2. Daily Steps Counts the average number of steps taken each day. Steps are a basic indicator of physical activity, which affects mental well-being. Aim for at least 10,000 steps per day as a general guideline for good health. Mammen, George, and Guy Faulkner. "Physical activity and the prevention of depression: a systematic review of prospective studies."
3. Activity Goals Tracks progress towards personalized physical activity targets based on the recommended value for the individual's age. Meeting activity goals indicates a proactive approach to physical and mental health. Achieving daily or weekly activity targets tailored to individual fitness levels. Cuijpers, Pim, Annemieke Van Straten, and Lisanne Warmerdam. "Behavioral activation treatments of depression: A meta-analysis."
4. Sedentary Periods Monitors durations of prolonged inactivity or minimal physical movement. Long sedentary periods are often associated with poorer mental health outcomes. Limiting sedentary periods to less than 8 hours a day, including work-related sitting. Zhai, Long, Yi Zhang, and Dongfeng Zhang. "Sedentary behaviour and the risk of depression: a meta-analysis."
5. Activity Deviation Estimates the total number of calories expended through physical activity. Significant deviations in activity can reflect changes in mental state. Consistency in physical activity patterns. Luik, Annemarie I., et al. "24‐hour activity rhythm and sleep disturbances in depression and anxiety: A population‐based study of middle‐aged and older persons."

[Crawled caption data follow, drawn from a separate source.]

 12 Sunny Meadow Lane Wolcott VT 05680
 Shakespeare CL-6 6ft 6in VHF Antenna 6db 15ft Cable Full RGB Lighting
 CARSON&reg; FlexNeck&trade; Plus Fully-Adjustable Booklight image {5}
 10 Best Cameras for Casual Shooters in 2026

Frequently Asked Questions (FAQs)

Q: How can I use the Depression Score to improve my mental health?

A: By understanding and acting on the factors impacting your score, such as increasing daily activity and reducing sedentary periods, you can work towards better mental health.

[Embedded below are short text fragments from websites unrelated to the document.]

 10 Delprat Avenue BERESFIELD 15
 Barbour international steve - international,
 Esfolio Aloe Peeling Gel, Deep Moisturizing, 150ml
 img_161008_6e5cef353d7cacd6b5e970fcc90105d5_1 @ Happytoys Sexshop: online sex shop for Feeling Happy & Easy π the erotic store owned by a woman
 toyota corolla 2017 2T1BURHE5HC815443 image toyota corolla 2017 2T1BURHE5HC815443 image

Q: Is the Depression Score a replacement for professional mental health care?

A: No, it is a screening tool. If your score is medium or high, seeking professional help is recommended.

Q: Can lifestyle changes impact my Depression Score?

A: Absolutely. Positive lifestyle modifications, like more regular physical activity and reduced sedentary time, can influence your score and overall mental well-being.